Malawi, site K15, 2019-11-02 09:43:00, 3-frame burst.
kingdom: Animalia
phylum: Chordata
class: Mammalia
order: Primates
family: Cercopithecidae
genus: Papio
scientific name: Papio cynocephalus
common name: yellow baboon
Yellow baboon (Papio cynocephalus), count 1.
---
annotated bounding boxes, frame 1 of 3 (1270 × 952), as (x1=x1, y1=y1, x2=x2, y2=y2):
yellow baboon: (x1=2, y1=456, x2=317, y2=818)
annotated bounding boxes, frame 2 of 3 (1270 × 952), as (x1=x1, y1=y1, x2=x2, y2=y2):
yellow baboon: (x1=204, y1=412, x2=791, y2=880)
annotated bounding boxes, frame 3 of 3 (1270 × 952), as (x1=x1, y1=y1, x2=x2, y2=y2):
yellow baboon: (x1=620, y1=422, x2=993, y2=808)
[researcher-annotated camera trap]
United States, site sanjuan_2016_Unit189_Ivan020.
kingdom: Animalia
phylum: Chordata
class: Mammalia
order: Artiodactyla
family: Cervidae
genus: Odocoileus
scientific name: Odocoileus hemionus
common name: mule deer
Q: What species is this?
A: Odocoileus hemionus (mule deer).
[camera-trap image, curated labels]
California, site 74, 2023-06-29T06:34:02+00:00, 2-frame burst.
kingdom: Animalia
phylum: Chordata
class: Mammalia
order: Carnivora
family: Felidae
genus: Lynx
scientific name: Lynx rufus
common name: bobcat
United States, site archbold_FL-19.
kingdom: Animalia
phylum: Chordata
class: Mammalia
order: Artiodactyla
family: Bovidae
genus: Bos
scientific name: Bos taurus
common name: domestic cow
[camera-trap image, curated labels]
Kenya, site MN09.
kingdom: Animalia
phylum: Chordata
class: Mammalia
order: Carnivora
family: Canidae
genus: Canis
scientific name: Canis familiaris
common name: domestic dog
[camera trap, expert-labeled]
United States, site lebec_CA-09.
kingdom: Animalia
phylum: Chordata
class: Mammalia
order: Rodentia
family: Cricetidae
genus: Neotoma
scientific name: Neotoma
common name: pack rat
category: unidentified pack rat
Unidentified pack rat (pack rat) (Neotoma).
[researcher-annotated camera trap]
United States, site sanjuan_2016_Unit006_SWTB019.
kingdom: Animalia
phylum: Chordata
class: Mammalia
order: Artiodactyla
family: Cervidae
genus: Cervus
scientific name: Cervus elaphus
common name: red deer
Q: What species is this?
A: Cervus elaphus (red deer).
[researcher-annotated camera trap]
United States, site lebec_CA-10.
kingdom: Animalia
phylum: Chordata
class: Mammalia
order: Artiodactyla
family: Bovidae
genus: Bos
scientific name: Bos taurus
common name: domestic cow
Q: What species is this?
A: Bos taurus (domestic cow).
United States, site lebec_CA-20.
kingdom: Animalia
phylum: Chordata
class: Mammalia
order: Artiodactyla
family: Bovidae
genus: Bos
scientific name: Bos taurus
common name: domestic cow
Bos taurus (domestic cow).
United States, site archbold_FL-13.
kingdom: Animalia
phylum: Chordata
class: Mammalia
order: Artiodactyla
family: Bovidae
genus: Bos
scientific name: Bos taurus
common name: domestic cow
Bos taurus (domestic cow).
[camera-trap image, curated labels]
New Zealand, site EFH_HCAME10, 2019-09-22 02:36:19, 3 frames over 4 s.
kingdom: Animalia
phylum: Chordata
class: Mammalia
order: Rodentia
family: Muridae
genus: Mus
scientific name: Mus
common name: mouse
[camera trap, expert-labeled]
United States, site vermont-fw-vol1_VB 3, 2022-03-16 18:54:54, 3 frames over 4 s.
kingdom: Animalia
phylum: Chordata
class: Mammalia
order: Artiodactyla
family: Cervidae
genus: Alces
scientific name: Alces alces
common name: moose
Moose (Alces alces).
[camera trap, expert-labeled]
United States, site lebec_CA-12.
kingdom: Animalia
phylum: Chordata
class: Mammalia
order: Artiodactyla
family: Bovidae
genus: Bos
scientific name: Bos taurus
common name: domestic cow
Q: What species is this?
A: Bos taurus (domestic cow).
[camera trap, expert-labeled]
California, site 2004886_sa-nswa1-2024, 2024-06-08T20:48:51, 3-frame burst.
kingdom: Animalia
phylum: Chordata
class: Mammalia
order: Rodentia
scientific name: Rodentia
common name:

EXERCISE GOAL: Copy out the data above word for word, starting at its first line and ending with the line that contains "common name: pack rat".

RESPONSE FOR THIS EXERCISE:
Malawi, site K15, 2019-11-02 09:43:00, 3-frame burst.
kingdom: Animalia
phylum: Chordata
class: Mammalia
order: Primates
family: Cercopithecidae
genus: Papio
scientific name: Papio cynocephalus
common name: yellow baboon
Yellow baboon (Papio cynocephalus), count 1.
---
annotated bounding boxes, frame 1 of 3 (1270 × 952), as (x1=x1, y1=y1, x2=x2, y2=y2):
yellow baboon: (x1=2, y1=456, x2=317, y2=818)
annotated bounding boxes, frame 2 of 3 (1270 × 952), as (x1=x1, y1=y1, x2=x2, y2=y2):
yellow baboon: (x1=204, y1=412, x2=791, y2=880)
annotated bounding boxes, frame 3 of 3 (1270 × 952), as (x1=x1, y1=y1, x2=x2, y2=y2):
yellow baboon: (x1=620, y1=422, x2=993, y2=808)
[researcher-annotated camera trap]
United States, site sanjuan_2016_Unit189_Ivan020.
kingdom: Animalia
phylum: Chordata
class: Mammalia
order: Artiodactyla
family: Cervidae
genus: Odocoileus
scientific name: Odocoileus hemionus
common name: mule deer
Q: What species is this?
A: Odocoileus hemionus (mule deer).
[camera-trap image, curated labels]
California, site 74, 2023-06-29T06:34:02+00:00, 2-frame burst.
kingdom: Animalia
phylum: Chordata
class: Mammalia
order: Carnivora
family: Felidae
genus: Lynx
scientific name: Lynx rufus
common name: bobcat
United States, site archbold_FL-19.
kingdom: Animalia
phylum: Chordata
class: Mammalia
order: Artiodactyla
family: Bovidae
genus: Bos
scientific name: Bos taurus
common name: domestic cow
[camera-trap image, curated labels]
Kenya, site MN09.
kingdom: Animalia
phylum: Chordata
class: Mammalia
order: Carnivora
family: Canidae
genus: Canis
scientific name: Canis familiaris
common name: domestic dog
[camera trap, expert-labeled]
United States, site lebec_CA-09.
kingdom: Animalia
phylum: Chordata
class: Mammalia
order: Rodentia
family: Cricetidae
genus: Neotoma
scientific name: Neotoma
common name: pack rat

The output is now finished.